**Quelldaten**
=-=-=
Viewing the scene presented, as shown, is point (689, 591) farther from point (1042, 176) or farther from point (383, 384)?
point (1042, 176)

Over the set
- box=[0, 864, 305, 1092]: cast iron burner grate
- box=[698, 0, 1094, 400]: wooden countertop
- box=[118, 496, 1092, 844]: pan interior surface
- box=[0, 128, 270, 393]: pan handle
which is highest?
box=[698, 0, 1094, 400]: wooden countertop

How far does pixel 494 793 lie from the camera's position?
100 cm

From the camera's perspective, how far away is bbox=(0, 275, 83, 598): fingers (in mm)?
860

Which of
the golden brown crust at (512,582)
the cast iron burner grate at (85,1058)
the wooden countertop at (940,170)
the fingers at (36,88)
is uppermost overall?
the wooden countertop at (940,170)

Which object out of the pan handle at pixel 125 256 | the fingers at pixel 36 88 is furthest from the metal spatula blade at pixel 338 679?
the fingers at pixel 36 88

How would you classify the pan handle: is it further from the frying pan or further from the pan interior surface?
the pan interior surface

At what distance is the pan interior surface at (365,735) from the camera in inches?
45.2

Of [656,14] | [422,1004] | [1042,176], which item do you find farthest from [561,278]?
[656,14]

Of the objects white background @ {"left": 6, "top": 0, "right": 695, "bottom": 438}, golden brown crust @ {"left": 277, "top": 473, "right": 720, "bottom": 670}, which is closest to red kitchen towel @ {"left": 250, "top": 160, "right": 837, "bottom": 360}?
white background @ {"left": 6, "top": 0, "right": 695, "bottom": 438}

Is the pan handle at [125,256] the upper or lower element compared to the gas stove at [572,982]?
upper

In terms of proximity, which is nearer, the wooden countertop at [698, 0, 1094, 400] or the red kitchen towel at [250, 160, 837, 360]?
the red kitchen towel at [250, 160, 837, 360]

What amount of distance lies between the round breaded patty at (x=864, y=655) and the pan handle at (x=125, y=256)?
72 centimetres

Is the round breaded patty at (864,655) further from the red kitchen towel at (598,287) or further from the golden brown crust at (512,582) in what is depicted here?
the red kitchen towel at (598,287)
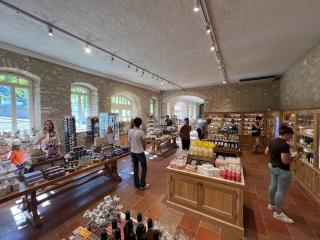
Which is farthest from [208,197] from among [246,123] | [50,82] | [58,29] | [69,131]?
[246,123]

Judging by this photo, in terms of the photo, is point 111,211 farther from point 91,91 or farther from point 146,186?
point 91,91

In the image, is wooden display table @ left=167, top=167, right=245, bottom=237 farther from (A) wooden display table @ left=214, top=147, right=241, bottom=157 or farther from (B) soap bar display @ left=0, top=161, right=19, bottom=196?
(B) soap bar display @ left=0, top=161, right=19, bottom=196

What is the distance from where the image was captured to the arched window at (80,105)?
6.28 m

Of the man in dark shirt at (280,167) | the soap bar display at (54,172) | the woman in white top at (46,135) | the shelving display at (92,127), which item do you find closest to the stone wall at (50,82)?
the shelving display at (92,127)

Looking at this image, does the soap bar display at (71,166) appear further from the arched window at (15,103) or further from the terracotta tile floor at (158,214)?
the arched window at (15,103)

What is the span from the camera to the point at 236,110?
30.2 ft

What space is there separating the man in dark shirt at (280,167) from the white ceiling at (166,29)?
2104mm

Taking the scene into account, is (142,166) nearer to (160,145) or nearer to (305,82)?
(160,145)

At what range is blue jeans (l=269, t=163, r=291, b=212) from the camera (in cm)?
251

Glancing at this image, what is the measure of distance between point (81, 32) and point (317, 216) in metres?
5.86

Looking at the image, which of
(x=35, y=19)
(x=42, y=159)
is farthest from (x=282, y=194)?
(x=35, y=19)

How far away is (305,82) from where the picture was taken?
4.59 meters

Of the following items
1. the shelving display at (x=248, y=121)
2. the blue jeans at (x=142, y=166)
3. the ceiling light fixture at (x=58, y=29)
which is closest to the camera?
the ceiling light fixture at (x=58, y=29)

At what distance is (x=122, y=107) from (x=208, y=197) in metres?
7.48
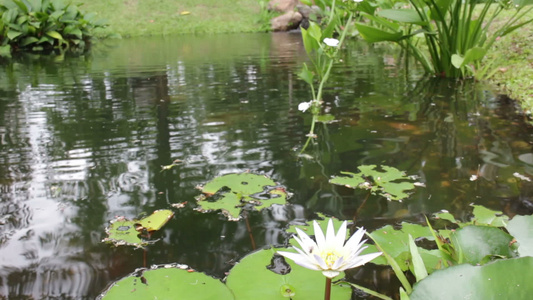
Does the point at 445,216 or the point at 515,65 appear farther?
the point at 515,65

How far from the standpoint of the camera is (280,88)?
3242 millimetres

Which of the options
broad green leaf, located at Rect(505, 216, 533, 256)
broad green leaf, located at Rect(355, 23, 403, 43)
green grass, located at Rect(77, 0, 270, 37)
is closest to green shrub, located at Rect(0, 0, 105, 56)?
green grass, located at Rect(77, 0, 270, 37)

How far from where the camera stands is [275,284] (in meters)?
0.91

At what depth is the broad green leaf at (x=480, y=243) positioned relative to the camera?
0.80 meters

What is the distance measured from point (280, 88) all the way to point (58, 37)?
5.09 metres

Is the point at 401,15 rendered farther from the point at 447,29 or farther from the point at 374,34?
the point at 447,29

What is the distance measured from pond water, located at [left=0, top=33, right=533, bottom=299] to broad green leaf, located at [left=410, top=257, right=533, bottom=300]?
0.54 m

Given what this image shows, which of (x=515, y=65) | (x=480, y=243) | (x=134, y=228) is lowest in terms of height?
(x=134, y=228)

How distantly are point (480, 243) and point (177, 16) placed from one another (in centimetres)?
1195

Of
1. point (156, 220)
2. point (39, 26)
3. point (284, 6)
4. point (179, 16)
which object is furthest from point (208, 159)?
point (284, 6)

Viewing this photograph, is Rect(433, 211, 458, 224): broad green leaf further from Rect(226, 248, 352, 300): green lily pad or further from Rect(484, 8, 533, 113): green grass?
Rect(484, 8, 533, 113): green grass

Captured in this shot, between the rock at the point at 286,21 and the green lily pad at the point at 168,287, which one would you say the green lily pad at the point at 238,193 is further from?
the rock at the point at 286,21

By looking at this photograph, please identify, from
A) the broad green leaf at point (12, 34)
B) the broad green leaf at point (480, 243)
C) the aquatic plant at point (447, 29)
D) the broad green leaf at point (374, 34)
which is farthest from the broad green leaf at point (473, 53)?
the broad green leaf at point (12, 34)

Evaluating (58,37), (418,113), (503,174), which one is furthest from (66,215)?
(58,37)
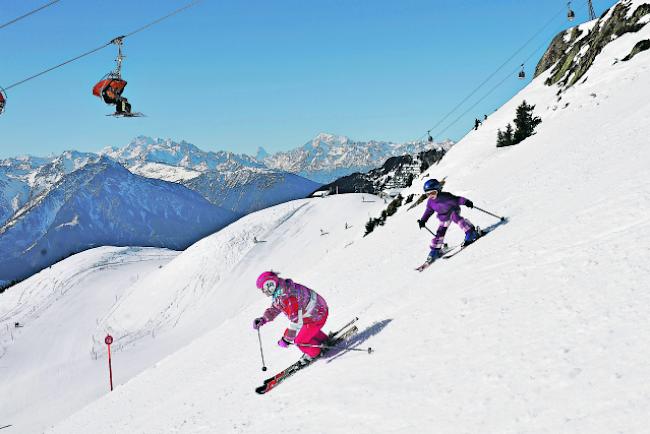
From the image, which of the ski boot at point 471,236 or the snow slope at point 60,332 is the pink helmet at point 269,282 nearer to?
the ski boot at point 471,236

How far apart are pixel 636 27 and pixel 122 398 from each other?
33.8m

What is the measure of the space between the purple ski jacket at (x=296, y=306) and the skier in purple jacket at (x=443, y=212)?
4169 mm

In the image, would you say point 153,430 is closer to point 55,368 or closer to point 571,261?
point 571,261

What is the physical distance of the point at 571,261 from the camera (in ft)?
24.6

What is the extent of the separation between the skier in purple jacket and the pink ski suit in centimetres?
418

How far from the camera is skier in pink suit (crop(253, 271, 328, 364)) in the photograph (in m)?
Result: 8.85

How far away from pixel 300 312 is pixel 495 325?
3.74m

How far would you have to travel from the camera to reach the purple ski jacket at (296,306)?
29.1ft

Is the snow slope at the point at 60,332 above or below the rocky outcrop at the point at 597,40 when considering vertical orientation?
below

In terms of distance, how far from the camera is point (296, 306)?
352 inches

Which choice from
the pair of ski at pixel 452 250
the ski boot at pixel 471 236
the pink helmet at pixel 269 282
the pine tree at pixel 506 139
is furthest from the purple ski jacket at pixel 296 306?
the pine tree at pixel 506 139

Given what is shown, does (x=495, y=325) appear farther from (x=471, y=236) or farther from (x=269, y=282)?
(x=471, y=236)

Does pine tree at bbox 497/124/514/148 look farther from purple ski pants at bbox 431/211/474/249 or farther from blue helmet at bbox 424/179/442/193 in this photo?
blue helmet at bbox 424/179/442/193

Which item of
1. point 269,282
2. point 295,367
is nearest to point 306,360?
point 295,367
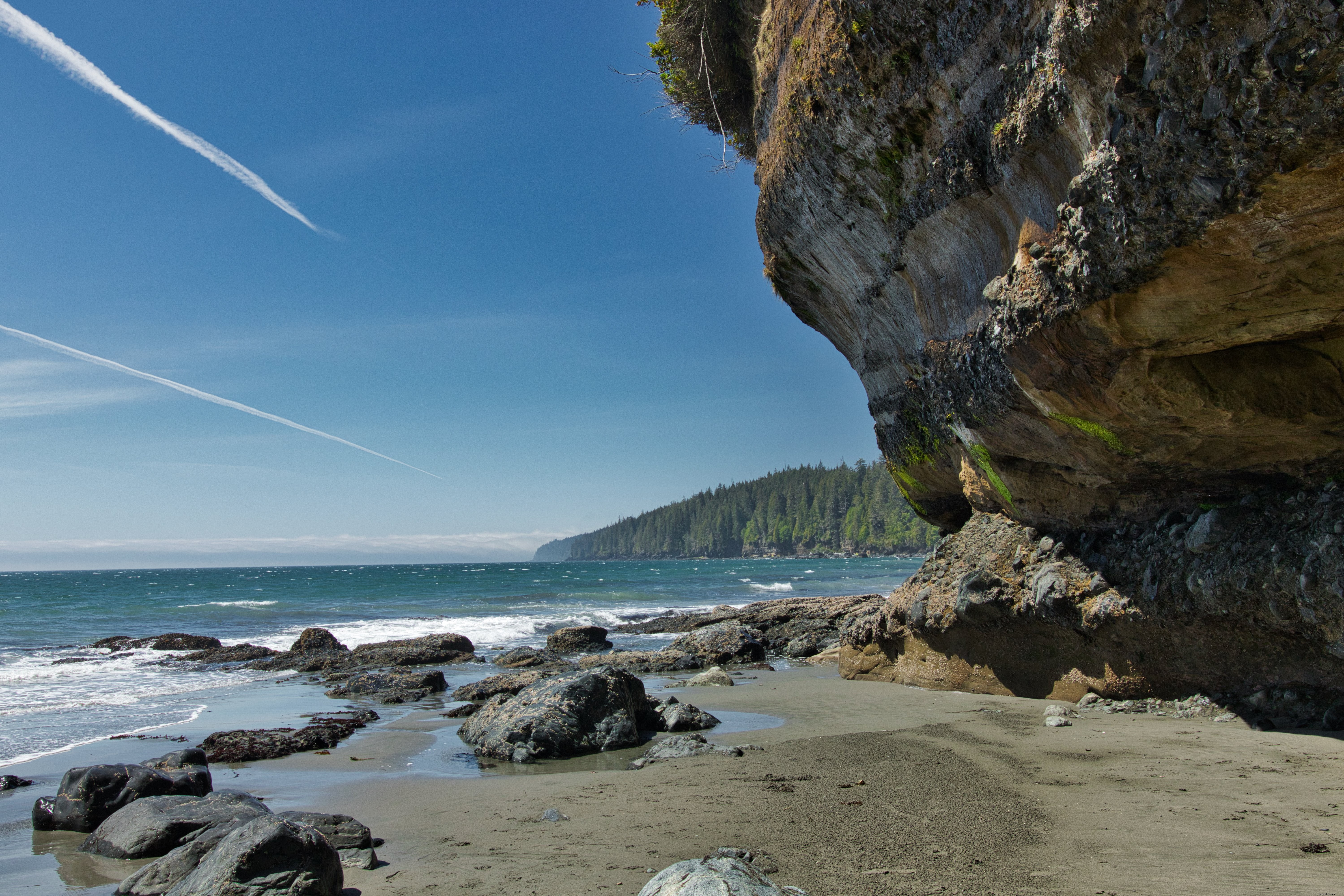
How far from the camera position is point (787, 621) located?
20.7 m

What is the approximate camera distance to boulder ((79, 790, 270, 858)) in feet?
16.6

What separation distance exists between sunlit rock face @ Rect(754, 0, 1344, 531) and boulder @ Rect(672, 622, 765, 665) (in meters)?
7.29

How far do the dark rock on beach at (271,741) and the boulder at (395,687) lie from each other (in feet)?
8.65

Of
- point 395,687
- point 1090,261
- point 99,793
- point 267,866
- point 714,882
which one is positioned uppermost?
point 1090,261

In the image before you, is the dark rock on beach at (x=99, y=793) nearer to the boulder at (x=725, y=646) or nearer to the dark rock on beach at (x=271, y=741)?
the dark rock on beach at (x=271, y=741)

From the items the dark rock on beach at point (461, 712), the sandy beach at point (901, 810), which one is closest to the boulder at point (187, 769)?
the sandy beach at point (901, 810)

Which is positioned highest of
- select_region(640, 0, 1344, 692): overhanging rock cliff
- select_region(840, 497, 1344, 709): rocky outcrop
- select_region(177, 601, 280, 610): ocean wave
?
select_region(640, 0, 1344, 692): overhanging rock cliff

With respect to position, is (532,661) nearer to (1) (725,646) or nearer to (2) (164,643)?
(1) (725,646)

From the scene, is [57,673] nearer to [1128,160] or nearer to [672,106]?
[672,106]

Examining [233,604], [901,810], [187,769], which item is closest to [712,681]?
[901,810]

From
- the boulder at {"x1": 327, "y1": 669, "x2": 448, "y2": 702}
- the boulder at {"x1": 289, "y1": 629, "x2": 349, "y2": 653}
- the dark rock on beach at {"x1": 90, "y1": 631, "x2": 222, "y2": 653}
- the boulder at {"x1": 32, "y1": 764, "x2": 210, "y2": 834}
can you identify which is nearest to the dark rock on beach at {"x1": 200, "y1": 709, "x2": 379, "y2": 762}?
the boulder at {"x1": 32, "y1": 764, "x2": 210, "y2": 834}

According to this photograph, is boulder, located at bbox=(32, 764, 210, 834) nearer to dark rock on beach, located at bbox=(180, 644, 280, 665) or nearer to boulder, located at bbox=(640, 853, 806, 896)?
→ boulder, located at bbox=(640, 853, 806, 896)

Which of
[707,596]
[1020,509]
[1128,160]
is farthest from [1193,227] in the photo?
[707,596]

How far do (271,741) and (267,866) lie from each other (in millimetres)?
5141
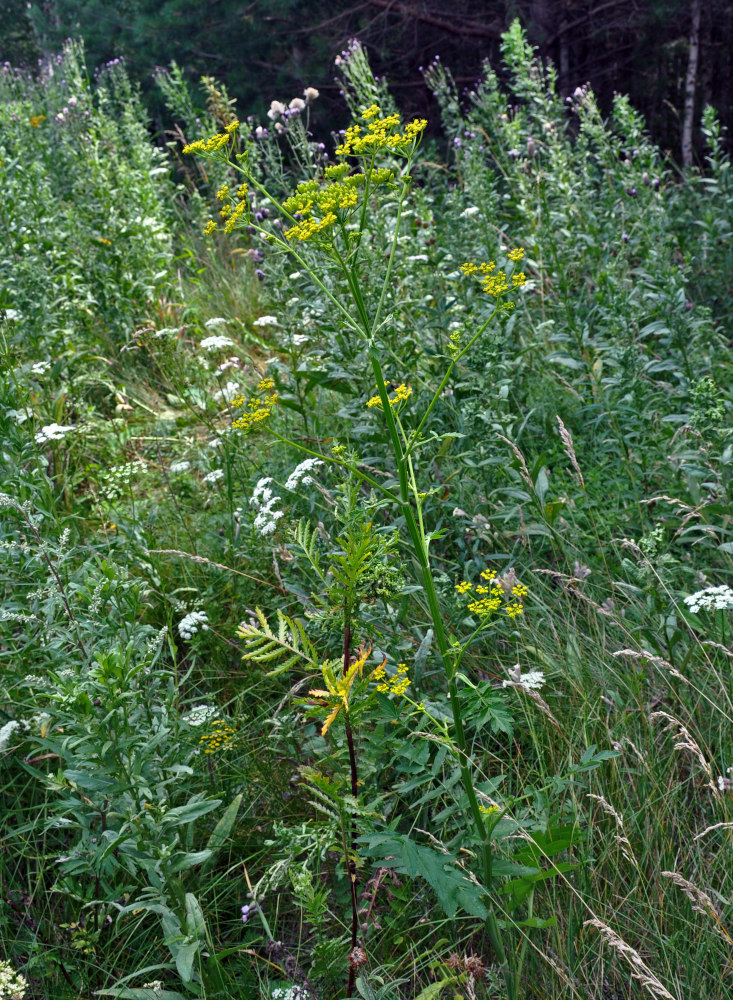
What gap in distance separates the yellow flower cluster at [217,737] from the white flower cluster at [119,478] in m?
1.21

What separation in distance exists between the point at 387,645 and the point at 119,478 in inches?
70.9

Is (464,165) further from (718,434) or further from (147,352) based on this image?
(718,434)

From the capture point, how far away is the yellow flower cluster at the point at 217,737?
88.4 inches

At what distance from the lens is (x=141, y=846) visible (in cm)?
178

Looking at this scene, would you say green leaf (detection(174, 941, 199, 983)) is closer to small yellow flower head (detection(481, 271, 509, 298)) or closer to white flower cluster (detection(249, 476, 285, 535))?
white flower cluster (detection(249, 476, 285, 535))

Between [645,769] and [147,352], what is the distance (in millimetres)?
3940

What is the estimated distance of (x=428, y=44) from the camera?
411 inches

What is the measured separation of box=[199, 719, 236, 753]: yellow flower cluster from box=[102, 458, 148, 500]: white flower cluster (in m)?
1.21

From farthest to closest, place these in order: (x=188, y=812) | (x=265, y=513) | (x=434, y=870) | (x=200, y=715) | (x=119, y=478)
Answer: (x=119, y=478) < (x=265, y=513) < (x=200, y=715) < (x=188, y=812) < (x=434, y=870)

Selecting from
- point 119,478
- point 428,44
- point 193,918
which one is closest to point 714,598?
point 193,918

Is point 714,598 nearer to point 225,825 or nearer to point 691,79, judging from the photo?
point 225,825

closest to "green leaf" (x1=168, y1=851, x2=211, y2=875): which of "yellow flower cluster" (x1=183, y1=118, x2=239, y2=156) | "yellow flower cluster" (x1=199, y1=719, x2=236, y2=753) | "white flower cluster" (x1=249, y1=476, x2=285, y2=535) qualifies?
"yellow flower cluster" (x1=199, y1=719, x2=236, y2=753)

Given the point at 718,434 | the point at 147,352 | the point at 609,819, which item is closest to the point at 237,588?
the point at 609,819

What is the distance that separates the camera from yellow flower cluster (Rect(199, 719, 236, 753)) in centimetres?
224
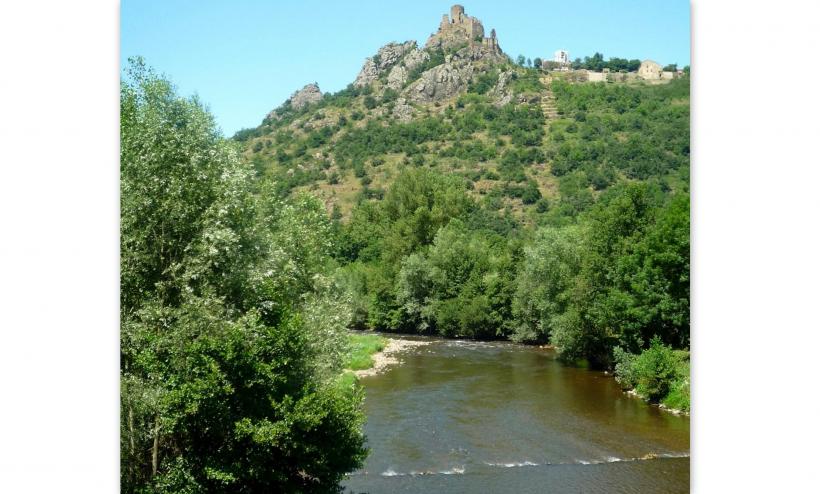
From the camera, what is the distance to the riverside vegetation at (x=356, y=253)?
250 inches

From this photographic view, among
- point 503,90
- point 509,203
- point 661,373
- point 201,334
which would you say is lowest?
point 661,373

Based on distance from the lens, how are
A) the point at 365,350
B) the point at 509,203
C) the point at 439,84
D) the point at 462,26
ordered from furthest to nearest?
the point at 509,203
the point at 439,84
the point at 365,350
the point at 462,26

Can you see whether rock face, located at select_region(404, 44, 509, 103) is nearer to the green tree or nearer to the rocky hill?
the rocky hill

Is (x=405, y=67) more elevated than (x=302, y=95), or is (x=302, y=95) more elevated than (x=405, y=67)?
(x=405, y=67)

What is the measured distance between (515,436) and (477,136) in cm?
2811

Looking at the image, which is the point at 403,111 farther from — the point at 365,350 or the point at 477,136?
the point at 365,350

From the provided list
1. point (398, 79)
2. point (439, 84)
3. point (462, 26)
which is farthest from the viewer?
point (439, 84)

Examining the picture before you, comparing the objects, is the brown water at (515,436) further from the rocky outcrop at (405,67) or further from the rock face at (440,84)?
the rock face at (440,84)

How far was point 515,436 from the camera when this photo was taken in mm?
11062

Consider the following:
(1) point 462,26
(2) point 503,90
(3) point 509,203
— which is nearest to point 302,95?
(1) point 462,26

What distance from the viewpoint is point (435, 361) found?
18.2 m

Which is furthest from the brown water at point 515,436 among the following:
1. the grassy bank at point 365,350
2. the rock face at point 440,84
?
the rock face at point 440,84
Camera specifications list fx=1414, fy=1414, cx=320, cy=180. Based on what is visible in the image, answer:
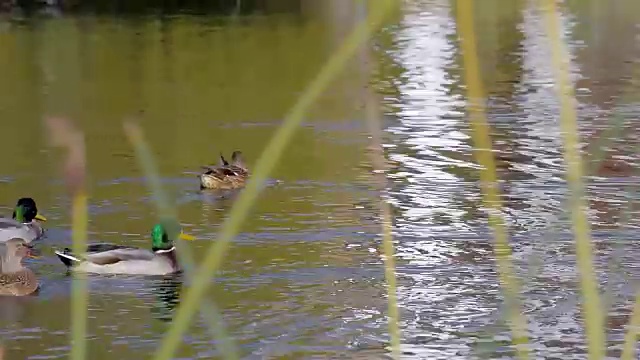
=-=-=
**Aufgabenstellung**
Sammeln Sie aus den obigen Einträgen jede Zeile, die die Zeichenfolge „hill“ enthält. Die Groß- und Kleinschreibung ist dabei zu beachten.

**Ergebnis**
Can you see whether rock face, located at select_region(404, 44, 509, 103) is nearer to the green tree or nearer to the rocky hill?
the rocky hill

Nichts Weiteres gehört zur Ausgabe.